It matters little or nothing whether the Inquisition, with its secret spies, its closed doors, its mockery of justice, and its terrible background of smouldering Quemadero, was the instrument of the Church or of the King for the moment. Whether a religious or a political tyranny, it was at all times opposed to the very essence of freedom, and it was deliberately used, and would be again to-day if it were possible to restore it, to keep the people in a gross state of ignorance and superstition. That it was admirable as an organisation only shows it in a more baneful light, since it was used to crush out all progress. Its effect is well expressed in the old proverb: "Between the King and the Inquisition we must not open our lips."

"I would rather think I had ascended from an ape," said Huxley, in his celebrated answer to the Bishop of Oxford, "than that I had descended from a man who used great gifts to darken reason." It has been the object of the Inquisition to darken reason wherever it had the power, and it left the mass of the Spanish people, great and generous as they are by nature, for long a mere mob of inert animals, ready to amuse themselves when their country was at its hour of greatest agony, debased by the sight of wholesale and cruel murders carried out by the priests of their religion in the name of Christ.

PEASANTS SEVILLE CIGARRERA

Even to-day the Spaniard of the lower classes can scarcely understand that he can have any part or parcel in the government of his country. Long ages of misrule have made him hate all governments alike: he imagines that all the evils he finds in the world of his own experience are the work of whoever happens to be the ruler for the time being; that it is possible for him to have any say in the matter never enters his head, and he votes, if he votes at all, as he is ordered to vote. He has been taught for ages past to believe whatever he has been told. His reason has been "offered as a sacrifice to God," if indeed he is aware that he possesses any.

The danger of the thorough awakening may be that which broke out so wildly during Castelar's short and disastrous attempt at a republic: that when once he breaks away from the binding power of his old religion, he may have nothing better than atheism and anarchism to fall back upon. The days of the absolute reign of ignorance and superstition are over; but the people are deeply religious. Will the Church of Spain adapt itself to the new state of things, or will it see its people drift away from its pale altogether, as other nations have done? This is the true clerical question which looms darkly before the Spain of to-day.
_____
- Task requirements -
- a) Rewrite the paragraph of the passage on Spain and the Inquisition that begins "Even to-day the Spaniard" in a shorter form, keeping its main facts.
- b) Answer these questions from the passage on Spain and the Inquisition:
(i) What old proverb expresses the effect of the Inquisition?
(ii) To whom was Huxley's celebrated answer addressed?
(iii) Whose short attempt at a republic is mentioned?
- c) Reproduce the part of the passage on Spain and the Inquisition starting at "PEASANTS SEVILLE CIGARRERA" and ending at "he possesses any.".
These items have no connection to the passage on Spain and the Inquisition.

- Data section -
_____
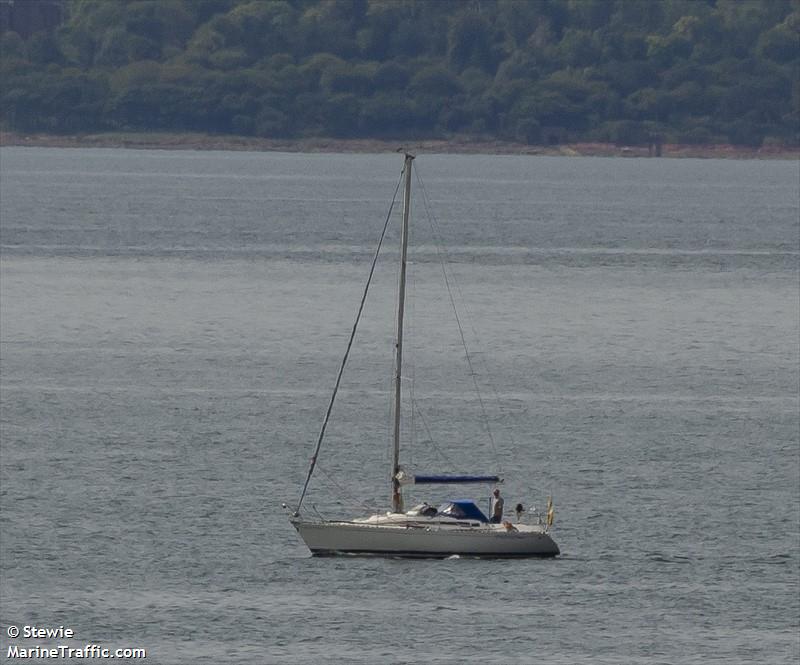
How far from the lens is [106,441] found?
85.0 m

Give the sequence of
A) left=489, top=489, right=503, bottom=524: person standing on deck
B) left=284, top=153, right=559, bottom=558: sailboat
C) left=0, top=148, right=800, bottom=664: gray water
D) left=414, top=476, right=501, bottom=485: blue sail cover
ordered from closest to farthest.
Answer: left=0, top=148, right=800, bottom=664: gray water, left=284, top=153, right=559, bottom=558: sailboat, left=489, top=489, right=503, bottom=524: person standing on deck, left=414, top=476, right=501, bottom=485: blue sail cover

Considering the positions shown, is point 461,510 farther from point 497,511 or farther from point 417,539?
point 417,539

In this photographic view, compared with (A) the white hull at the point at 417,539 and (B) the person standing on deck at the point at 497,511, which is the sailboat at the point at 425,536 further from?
(B) the person standing on deck at the point at 497,511

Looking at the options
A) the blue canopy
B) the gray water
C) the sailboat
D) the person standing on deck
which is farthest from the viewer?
the person standing on deck

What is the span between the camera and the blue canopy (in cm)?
6688

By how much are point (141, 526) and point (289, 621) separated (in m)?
11.6

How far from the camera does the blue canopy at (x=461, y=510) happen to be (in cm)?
6688

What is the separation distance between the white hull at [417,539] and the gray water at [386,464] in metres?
0.50

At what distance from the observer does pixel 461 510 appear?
67000 millimetres

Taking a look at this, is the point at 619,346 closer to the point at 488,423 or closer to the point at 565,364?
the point at 565,364

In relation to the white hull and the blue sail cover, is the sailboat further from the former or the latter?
the blue sail cover

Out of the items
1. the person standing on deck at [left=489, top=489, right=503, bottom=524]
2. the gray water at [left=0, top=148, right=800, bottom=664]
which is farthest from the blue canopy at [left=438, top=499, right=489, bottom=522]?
the gray water at [left=0, top=148, right=800, bottom=664]

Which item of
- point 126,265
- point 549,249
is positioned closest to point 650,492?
point 126,265

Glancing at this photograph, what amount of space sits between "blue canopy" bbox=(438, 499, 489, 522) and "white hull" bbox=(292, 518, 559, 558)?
1.69 ft
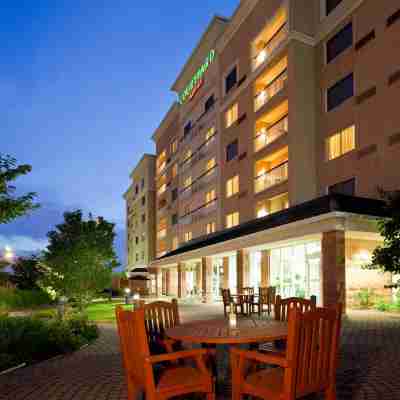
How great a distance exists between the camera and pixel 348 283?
57.3 feet

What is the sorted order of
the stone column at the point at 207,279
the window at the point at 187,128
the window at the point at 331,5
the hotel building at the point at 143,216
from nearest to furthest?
the window at the point at 331,5 < the stone column at the point at 207,279 < the window at the point at 187,128 < the hotel building at the point at 143,216

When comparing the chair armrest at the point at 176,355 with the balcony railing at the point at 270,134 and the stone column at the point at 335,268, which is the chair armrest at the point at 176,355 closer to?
the stone column at the point at 335,268

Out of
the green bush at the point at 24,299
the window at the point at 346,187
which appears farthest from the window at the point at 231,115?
the green bush at the point at 24,299

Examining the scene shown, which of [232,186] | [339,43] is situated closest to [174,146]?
[232,186]

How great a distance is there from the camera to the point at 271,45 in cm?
2608

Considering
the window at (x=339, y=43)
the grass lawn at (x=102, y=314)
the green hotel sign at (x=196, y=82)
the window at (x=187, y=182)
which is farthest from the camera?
the window at (x=187, y=182)

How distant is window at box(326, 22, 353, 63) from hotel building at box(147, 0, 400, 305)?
6 centimetres

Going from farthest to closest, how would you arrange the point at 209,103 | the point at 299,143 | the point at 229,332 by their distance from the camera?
the point at 209,103 < the point at 299,143 < the point at 229,332

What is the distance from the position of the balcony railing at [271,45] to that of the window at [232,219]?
10.2 m

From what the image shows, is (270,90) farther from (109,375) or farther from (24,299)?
(109,375)

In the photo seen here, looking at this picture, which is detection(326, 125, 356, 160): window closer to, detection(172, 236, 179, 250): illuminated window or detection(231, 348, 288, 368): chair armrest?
detection(231, 348, 288, 368): chair armrest

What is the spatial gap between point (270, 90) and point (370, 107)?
781cm

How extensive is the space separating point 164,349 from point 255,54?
82.2 ft

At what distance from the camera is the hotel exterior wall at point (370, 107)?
1825 cm
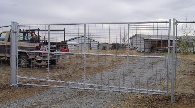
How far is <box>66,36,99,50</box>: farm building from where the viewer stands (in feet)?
33.5

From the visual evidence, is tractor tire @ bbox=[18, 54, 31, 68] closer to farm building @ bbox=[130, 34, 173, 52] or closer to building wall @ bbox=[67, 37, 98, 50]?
building wall @ bbox=[67, 37, 98, 50]

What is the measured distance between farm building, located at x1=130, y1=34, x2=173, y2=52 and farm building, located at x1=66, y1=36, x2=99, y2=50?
1.56 meters

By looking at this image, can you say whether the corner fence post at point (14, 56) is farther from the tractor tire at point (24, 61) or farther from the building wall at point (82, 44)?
the tractor tire at point (24, 61)

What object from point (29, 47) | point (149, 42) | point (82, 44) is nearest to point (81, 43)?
point (82, 44)

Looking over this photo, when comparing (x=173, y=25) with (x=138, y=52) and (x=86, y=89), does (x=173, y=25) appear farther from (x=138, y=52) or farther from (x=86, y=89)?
(x=86, y=89)

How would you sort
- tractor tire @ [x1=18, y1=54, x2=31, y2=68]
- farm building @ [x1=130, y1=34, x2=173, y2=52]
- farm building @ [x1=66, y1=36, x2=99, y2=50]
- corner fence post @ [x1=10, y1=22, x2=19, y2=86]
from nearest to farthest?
farm building @ [x1=130, y1=34, x2=173, y2=52], farm building @ [x1=66, y1=36, x2=99, y2=50], corner fence post @ [x1=10, y1=22, x2=19, y2=86], tractor tire @ [x1=18, y1=54, x2=31, y2=68]

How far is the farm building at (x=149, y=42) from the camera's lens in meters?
8.84

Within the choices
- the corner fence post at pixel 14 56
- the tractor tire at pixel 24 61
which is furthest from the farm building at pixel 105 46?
the tractor tire at pixel 24 61

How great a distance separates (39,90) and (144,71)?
265 inches

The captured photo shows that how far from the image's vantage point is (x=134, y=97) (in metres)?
9.06

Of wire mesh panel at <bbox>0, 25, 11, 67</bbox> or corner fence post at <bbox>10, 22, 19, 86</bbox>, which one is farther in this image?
wire mesh panel at <bbox>0, 25, 11, 67</bbox>

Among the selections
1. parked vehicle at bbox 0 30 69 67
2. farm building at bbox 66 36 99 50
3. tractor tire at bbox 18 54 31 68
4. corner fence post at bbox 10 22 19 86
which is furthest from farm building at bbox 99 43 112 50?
tractor tire at bbox 18 54 31 68

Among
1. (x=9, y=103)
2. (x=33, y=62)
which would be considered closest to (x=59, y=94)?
(x=9, y=103)

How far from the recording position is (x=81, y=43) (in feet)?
33.9
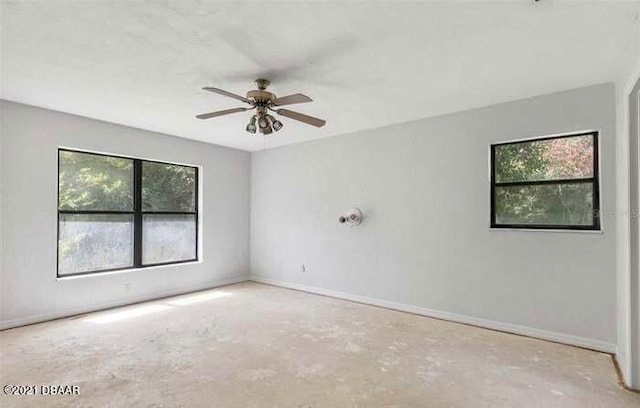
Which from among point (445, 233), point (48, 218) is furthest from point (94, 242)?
point (445, 233)

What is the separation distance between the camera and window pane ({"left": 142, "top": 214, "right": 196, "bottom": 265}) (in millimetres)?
5023

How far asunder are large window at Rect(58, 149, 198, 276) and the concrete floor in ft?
2.81

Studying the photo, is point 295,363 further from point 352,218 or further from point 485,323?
point 352,218

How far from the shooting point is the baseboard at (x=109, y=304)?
3716mm

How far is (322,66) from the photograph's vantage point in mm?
2777

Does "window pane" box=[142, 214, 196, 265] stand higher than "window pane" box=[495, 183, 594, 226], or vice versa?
"window pane" box=[495, 183, 594, 226]

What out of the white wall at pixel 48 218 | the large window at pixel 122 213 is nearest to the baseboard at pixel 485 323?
the large window at pixel 122 213

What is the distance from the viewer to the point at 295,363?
284 centimetres

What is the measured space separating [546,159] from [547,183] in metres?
0.26

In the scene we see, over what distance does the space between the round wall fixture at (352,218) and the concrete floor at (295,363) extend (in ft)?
4.55

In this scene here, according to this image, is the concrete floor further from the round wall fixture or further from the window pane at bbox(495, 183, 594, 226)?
the round wall fixture

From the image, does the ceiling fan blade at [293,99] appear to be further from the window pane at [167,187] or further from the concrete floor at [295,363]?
the window pane at [167,187]

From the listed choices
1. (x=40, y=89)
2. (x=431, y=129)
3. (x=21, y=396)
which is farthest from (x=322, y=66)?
(x=21, y=396)

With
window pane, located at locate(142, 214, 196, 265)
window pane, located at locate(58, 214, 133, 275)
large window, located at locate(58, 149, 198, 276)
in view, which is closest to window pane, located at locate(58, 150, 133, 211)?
large window, located at locate(58, 149, 198, 276)
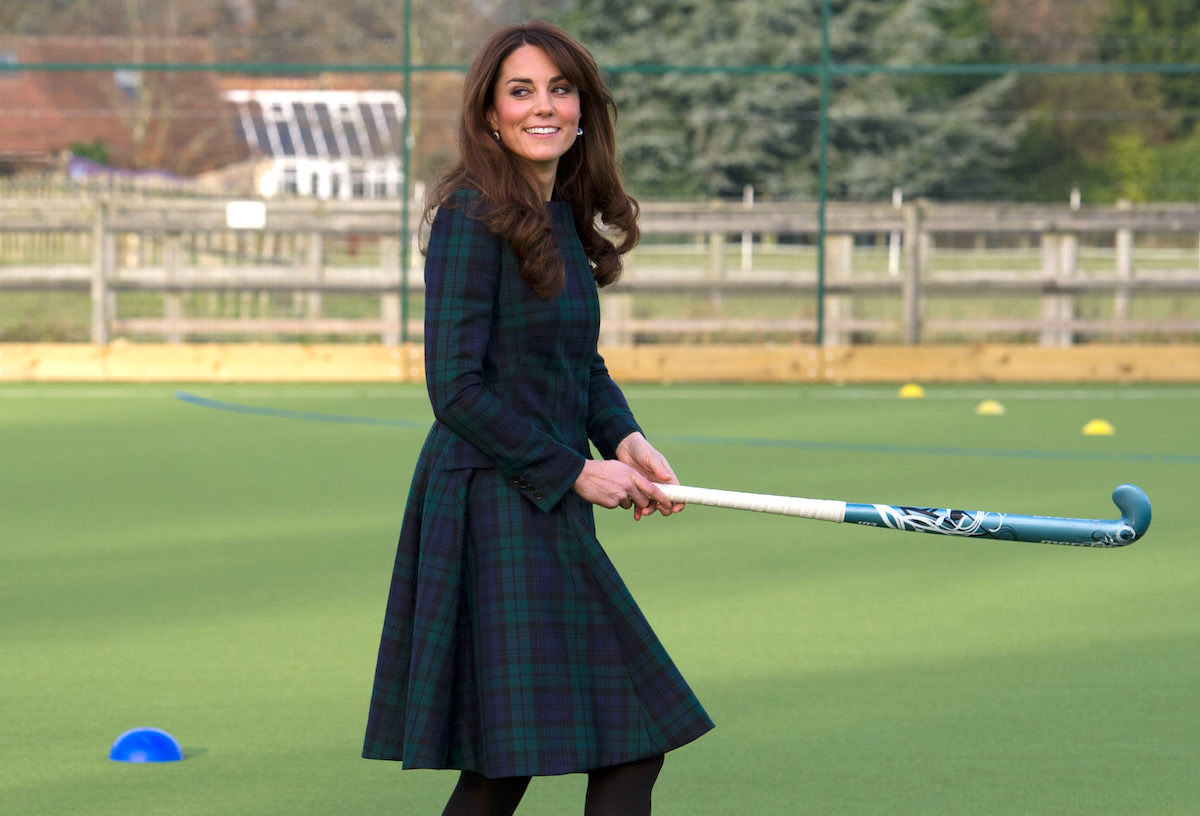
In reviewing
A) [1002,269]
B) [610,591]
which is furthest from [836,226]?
[610,591]

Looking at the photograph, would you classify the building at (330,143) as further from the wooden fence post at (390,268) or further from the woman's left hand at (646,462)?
the woman's left hand at (646,462)

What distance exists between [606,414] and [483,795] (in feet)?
2.26

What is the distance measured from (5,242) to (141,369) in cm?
421

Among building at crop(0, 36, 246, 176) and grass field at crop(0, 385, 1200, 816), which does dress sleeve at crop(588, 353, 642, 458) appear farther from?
building at crop(0, 36, 246, 176)

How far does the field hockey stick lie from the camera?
314 centimetres

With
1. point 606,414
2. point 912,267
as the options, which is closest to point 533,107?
point 606,414

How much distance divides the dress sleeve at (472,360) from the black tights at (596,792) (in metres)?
0.45

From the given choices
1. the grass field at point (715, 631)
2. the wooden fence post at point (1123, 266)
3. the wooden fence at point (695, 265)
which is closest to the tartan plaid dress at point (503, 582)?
the grass field at point (715, 631)

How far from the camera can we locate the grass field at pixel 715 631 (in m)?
4.66

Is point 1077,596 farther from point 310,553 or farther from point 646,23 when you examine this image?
point 646,23

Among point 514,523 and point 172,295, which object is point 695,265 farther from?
point 514,523

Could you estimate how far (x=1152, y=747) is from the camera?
4941 mm

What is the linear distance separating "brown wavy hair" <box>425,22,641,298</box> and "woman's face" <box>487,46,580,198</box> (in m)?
0.01

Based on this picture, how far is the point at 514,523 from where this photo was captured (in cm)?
331
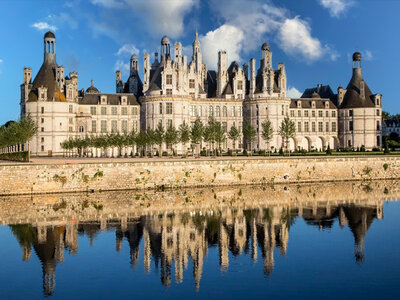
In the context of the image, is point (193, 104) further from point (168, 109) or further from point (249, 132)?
point (249, 132)

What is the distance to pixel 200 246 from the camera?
27844 mm

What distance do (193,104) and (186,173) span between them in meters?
37.0

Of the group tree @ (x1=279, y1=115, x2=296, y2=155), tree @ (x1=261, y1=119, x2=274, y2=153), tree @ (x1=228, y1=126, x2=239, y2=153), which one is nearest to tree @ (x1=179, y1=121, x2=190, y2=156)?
tree @ (x1=228, y1=126, x2=239, y2=153)

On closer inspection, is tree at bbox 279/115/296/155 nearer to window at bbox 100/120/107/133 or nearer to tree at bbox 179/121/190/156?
tree at bbox 179/121/190/156

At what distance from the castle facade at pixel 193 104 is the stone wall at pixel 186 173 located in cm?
2869

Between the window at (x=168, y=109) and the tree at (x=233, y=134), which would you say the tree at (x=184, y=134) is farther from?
the tree at (x=233, y=134)

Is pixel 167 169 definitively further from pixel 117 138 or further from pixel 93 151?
pixel 93 151

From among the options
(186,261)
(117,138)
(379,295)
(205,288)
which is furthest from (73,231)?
(117,138)

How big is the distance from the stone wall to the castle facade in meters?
28.7

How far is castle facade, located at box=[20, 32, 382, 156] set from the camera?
267 feet

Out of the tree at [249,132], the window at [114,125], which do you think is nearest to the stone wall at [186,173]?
the tree at [249,132]

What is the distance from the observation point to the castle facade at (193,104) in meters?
81.2

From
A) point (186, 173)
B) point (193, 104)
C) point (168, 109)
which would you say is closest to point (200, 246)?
point (186, 173)

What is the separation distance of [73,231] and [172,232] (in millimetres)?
5962
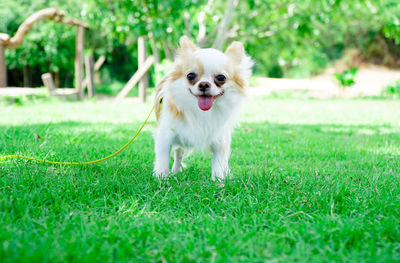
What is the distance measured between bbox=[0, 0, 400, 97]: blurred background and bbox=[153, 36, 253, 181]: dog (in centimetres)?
707

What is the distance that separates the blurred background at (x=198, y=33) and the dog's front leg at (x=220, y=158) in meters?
7.24

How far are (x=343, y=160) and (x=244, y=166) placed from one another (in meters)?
1.17

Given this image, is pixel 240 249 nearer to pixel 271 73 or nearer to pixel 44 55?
pixel 44 55

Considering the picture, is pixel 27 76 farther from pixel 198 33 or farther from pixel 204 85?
pixel 204 85

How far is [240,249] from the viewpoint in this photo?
169 centimetres

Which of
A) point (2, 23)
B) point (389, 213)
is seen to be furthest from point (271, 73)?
_____
- Problem solutions -
- a) The lower-class Spaniard still hardly grasps that he has any share in governing his country. Long misrule has made him hate all governments. He blames whoever rules at the moment for every evil he meets and never imagines he could have a say. If he votes at all, he votes as ordered. For ages he has been taught to believe whatever he is told, his reason "offered as a sacrifice to God."

- b)
(i) "Between the King and the Inquisition we must not open our lips."
(ii) The Bishop of Oxford.
(iii) Castelar's.

- c)
PEASANTS SEVILLE CIGARRERA

Even to-day the Spaniard of the lower classes can scarcely understand that he can have any part or parcel in the government of his country. Long ages of misrule have made him hate all governments alike: he imagines that all the evils he finds in the world of his own experience are the work of whoever happens to be the ruler for the time being; that it is possible for him to have any say in the matter never enters his head, and he votes, if he votes at all, as he is ordered to vote. He has been taught for ages past to believe whatever he has been told. His reason has been "offered as a sacrifice to God," if indeed he is aware that he possesses any.